As novas restrições devem causar mais problemas nas cadeias logísticas internacionais, já pressionadas pelos reflexos da guerra no Golfo Pérsico. O Canal do Panamá movimenta cerca de 5% do comércio marítimo global e cerca de 40% do tráfego de contêineres dos EUA, principal usuário do corredor marítimo.
Com 82 quilômetros de extensão, o Canal do Panamá vem sofrendo os efeitos da estiagem na América Central. A hidrovia opera com água de chuva armazenada nos lagos artificiais de Gatún e Alajuela. Com a redução das chuvas, a disponibilidade de água caiu e o nível do canal também diminuiu, o que dificulta o trânsito de embarcações.
O cenário, que já é difícil, pode piorar com o fortalecimento do El Niño. O governo panamenho trabalha com a possibilidade de mais restrições ao trânsito de embarcações no canal durante todo o próximo ano fiscal (que começa em outubro de 2026 e vai até setembro de 2027), com uma queda total de 743 embarcações e de 5 milhões de toneladas de carga em relação ao período atual.
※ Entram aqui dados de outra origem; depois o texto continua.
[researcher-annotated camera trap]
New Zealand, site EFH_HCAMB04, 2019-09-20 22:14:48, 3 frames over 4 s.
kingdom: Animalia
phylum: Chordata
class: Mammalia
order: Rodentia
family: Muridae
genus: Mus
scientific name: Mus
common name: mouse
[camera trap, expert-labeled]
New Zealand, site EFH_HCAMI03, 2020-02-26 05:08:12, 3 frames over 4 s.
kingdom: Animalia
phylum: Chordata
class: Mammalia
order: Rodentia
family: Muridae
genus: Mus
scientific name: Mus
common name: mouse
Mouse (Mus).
“Estamos prevendo menos chuvas, [e a redução do calado] limita o volume de carga devido à menor capacidade de carga das embarcações”, explicou Ilya Espino de Marotta, chefe da Administração do Canal do Panamá.
A América Central e o norte da América do Sul têm sido severamente afetados pelo El Niño. Nove países da região registraram o período de junho a agosto mais quente da história neste ano, segundo o Guardian.
AFP, O Globo, Times Brasil e UOL também noticiaram a nova redução de tráfego no Canal do Panamá.